CARTA DE AMOR

No es fácil expresar lo que has cambiado.

Si ahora estoy viva, entonces estaba muerta,

aunque, como a las piedras, no me preocupaba,

seguía en mi lugar de acuerdo con la costumbre.

No me moviste un ápice, no—

tampoco me dejaste con los ojos abiertos

hacia el cielo una vez más, sin esperanza, claro está,

de asir lo azul ni las estrellas.

No fue eso. Me dormí: una serpiente

camuflada entre rocas negras como roca negra

en el hiato blanco del invierno—

como los vecinos, sin encontrar placer

en el millón de mejillas

perfectamente cinceladas ardiendo a cada instante

para fundir mi mejilla de basalto. Se pusieron a llorar,

ángeles llorando por naturalezas apagadas,

pero no me convencieron. Las lágrimas se helaron.

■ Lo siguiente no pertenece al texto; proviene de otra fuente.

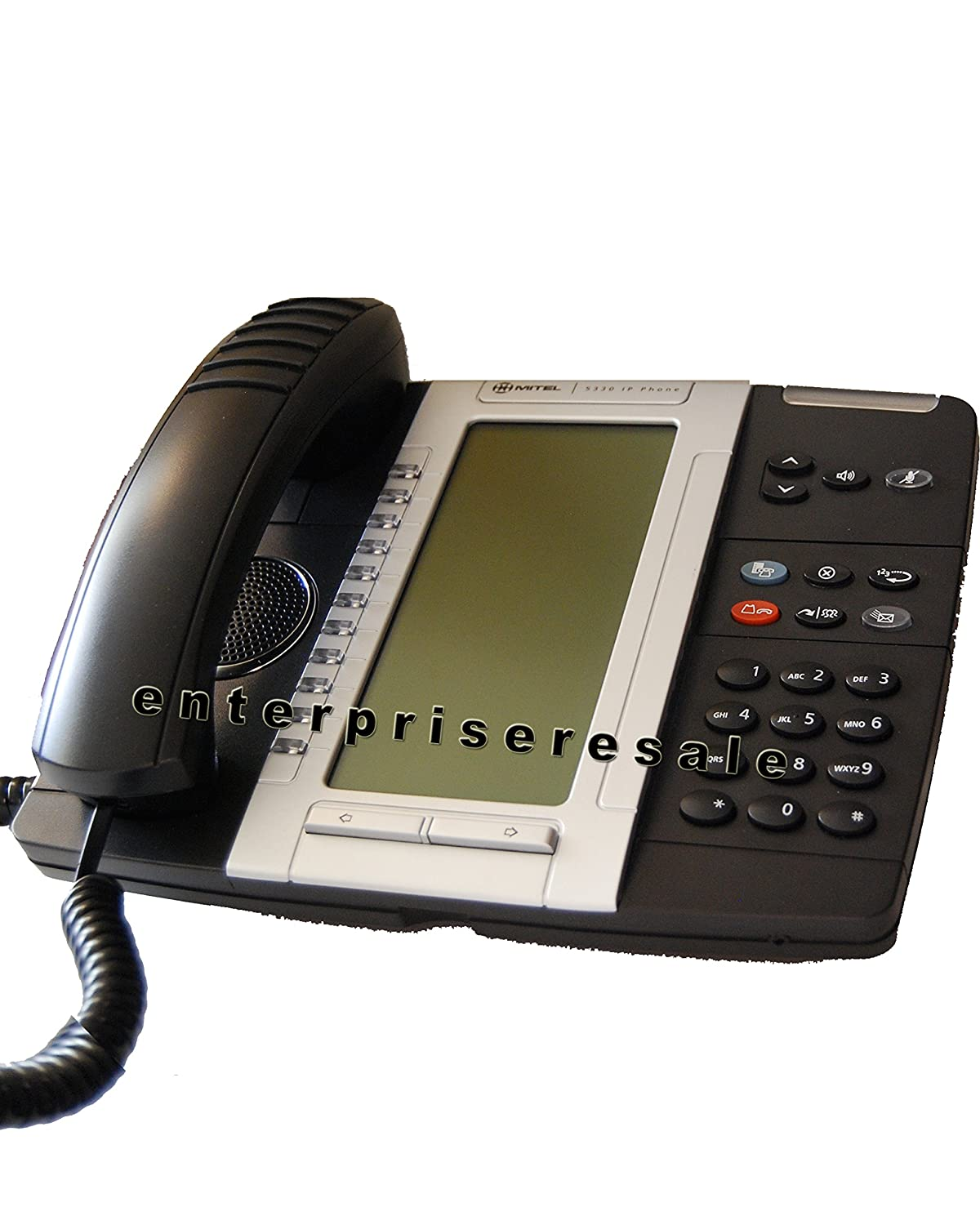 MITEL 5330 DUAL MODE VoIP BUSINESS PHONE WITH BACK LIT DISPLAY 50005804 1 YEAR WARRANTY (Certified Refurbished)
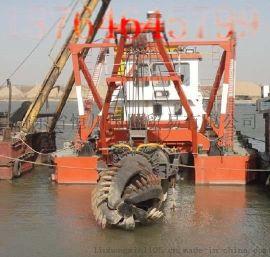 福州漳州射吸绞吸式抽沙船供应 河道清淤疏浚工程船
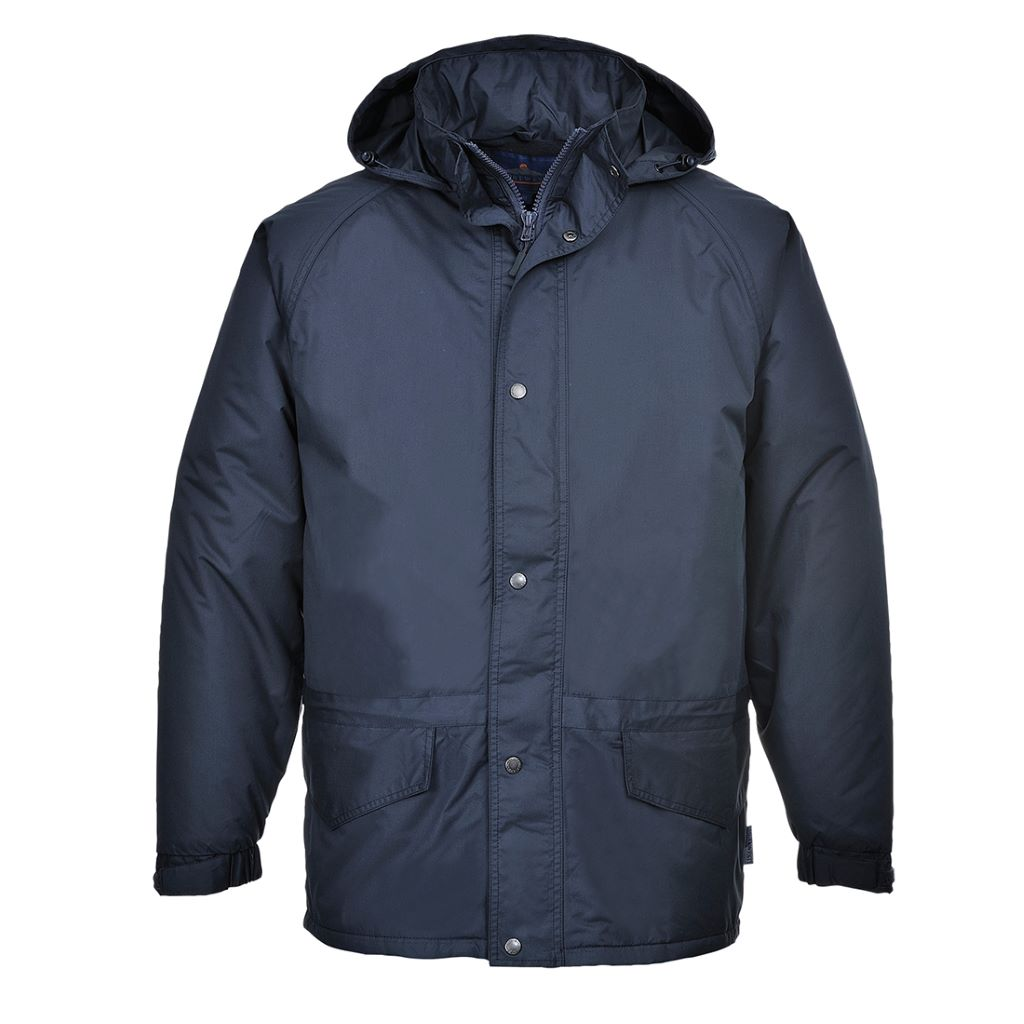 Arbroath Jacket S530 Navy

Cada cabeza de muerto tenía un yelmo de hielo.

Y seguí durmiendo como un dedo doblado.

Lo primero que vi fue puro aire

y las gotas que se elevaban en rocío

puras como espíritus. Había muchas piedras

alrededor, densas y sin expresión.

Yo no sabía qué hacer con ello.

Brillaba, como escamas de mica, y me abría

para verterme como un líquido

entre patas de pájaros y tallos de plantas.

No me engañabas. Te reconocí al instante.

El árbol y la piedra brillaban, sin sombras.

Mi dedo se alargaba y rutilaba como cristal.

Comencé a brotar como una rama en marzo:

un brazo y una pierna, un brazo, una pierna.

De piedra a nube, así ascendía.

Ahora parezco una especie de dios

y floto en el aire con el rumbo del alma

pura como una lámina de hielo. Es un don.